* **Stated problem**
Please reproduce the entries from their first line through the line containing "1.40 meters", including that line.

Spatial reasoning question data

* * * *

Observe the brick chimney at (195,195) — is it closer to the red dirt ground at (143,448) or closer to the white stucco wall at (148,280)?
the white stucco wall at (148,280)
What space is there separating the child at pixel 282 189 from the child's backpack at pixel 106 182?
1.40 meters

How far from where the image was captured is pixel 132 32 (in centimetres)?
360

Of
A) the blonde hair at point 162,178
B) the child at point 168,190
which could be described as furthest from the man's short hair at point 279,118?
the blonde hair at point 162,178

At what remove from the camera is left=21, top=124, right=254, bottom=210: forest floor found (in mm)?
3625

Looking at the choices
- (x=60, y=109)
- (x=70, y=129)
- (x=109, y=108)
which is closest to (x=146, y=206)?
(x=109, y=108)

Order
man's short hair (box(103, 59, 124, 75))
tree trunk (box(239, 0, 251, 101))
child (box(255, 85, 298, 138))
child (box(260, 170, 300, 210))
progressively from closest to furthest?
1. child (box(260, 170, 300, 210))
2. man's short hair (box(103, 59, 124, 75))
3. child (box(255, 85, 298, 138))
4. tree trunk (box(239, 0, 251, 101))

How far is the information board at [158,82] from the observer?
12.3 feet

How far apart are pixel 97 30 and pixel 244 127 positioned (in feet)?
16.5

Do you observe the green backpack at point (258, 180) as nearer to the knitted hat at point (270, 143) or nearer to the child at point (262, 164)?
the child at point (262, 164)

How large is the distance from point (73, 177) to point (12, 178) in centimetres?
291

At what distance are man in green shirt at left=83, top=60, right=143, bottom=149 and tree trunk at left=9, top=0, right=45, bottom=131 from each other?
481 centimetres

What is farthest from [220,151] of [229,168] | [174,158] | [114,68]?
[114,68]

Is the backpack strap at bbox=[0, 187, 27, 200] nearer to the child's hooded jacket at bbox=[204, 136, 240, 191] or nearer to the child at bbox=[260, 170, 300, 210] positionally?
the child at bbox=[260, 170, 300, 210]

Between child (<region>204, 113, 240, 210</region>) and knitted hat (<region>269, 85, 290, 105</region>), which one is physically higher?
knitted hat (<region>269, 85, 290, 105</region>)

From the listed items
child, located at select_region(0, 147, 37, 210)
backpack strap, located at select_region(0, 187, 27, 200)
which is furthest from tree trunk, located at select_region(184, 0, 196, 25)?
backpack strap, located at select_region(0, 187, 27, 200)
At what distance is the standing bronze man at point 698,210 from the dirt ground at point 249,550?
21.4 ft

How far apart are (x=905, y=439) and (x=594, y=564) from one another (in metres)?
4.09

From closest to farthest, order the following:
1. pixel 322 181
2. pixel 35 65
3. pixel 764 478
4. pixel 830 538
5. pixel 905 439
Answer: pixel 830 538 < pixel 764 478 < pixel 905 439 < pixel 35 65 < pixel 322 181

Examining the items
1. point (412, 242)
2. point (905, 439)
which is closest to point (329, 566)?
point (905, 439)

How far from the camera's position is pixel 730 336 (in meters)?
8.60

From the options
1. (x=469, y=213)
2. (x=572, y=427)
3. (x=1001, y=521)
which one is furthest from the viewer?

* * * *

* **Final answer**
Observe the brick chimney at (195,195) — is it closer to the red dirt ground at (143,448) or closer to the white stucco wall at (148,280)?
the white stucco wall at (148,280)
What space is there separating the child at pixel 282 189 from the child's backpack at pixel 106 182?
1.40 meters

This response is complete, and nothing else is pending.